## Work instructions
Reproduce the data that follows in its entirety, character for character.

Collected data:

════════

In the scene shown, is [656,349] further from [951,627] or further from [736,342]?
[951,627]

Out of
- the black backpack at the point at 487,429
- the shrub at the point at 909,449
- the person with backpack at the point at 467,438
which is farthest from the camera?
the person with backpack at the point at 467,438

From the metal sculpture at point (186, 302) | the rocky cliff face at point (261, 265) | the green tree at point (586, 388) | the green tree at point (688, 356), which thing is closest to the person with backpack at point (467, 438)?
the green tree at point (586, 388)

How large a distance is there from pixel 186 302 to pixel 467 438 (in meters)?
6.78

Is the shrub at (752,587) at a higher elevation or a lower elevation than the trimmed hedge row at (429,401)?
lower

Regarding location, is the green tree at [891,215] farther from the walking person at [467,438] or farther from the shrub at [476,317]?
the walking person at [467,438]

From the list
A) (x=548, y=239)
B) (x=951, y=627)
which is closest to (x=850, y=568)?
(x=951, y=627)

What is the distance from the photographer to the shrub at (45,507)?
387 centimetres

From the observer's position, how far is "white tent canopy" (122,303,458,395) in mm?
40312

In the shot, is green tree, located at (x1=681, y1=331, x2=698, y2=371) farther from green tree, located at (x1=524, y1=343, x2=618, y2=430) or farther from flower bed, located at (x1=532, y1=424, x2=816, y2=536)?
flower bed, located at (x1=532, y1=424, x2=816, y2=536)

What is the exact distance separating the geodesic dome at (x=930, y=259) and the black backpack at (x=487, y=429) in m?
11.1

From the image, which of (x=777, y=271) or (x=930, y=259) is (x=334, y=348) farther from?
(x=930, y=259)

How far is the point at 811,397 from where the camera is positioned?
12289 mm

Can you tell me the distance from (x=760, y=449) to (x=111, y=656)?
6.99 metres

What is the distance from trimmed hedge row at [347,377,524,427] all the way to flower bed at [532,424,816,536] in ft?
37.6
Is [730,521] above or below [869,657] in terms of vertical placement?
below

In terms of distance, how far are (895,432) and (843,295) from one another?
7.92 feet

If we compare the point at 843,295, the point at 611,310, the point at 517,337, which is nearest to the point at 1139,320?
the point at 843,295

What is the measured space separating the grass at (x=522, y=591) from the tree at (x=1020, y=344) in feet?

════════

## Written reply
In the scene shown, is [656,349] further from [951,627] or further from [736,342]?
[951,627]

Out of
- the black backpack at the point at 487,429
- the shrub at the point at 909,449
- the person with backpack at the point at 467,438
which is farthest from the camera?
the person with backpack at the point at 467,438

From the metal sculpture at point (186, 302) | the rocky cliff face at point (261, 265) | the green tree at point (586, 388) | the green tree at point (688, 356), which thing is closest to the person with backpack at point (467, 438)?
the green tree at point (586, 388)

How large a distance is there from pixel 186 302 to pixel 467 438 (in meters)?
6.78

Is the shrub at (752,587) at a higher elevation or a lower elevation than the trimmed hedge row at (429,401)?
lower

Regarding location, is the green tree at [891,215] farther from the walking person at [467,438] or farther from the shrub at [476,317]?
the walking person at [467,438]

From the list
A) (x=548, y=239)
B) (x=951, y=627)
which is closest to (x=850, y=568)?
(x=951, y=627)

What is the distance from the photographer to the shrub at (45,507)?
387 centimetres

From the observer's position, how far is "white tent canopy" (122,303,458,395) in mm?
40312

In the shot, is green tree, located at (x1=681, y1=331, x2=698, y2=371) farther from green tree, located at (x1=524, y1=343, x2=618, y2=430) or farther from flower bed, located at (x1=532, y1=424, x2=816, y2=536)?
flower bed, located at (x1=532, y1=424, x2=816, y2=536)

What is the exact distance separating the geodesic dome at (x=930, y=259) and the black backpack at (x=487, y=429) in m?
11.1

From the image, which of (x=777, y=271) or (x=930, y=259) is (x=334, y=348) farther from?
(x=930, y=259)

How far is the point at 811,397 from where the camera is positioned?
12289 mm

Can you tell me the distance from (x=760, y=449) to (x=111, y=656)?
6.99 metres

What is the distance from trimmed hedge row at [347,377,524,427] all the way to flower bed at [532,424,816,536] in ft?
37.6
Is [730,521] above or below [869,657] in terms of vertical placement?
below

In terms of distance, how far are (895,432) and (843,295) from one another?
7.92 feet

If we compare the point at 843,295, the point at 611,310, the point at 517,337, which is nearest to the point at 1139,320?
the point at 843,295

What is the measured space separating the grass at (x=522, y=591) from the tree at (x=1020, y=344) in feet?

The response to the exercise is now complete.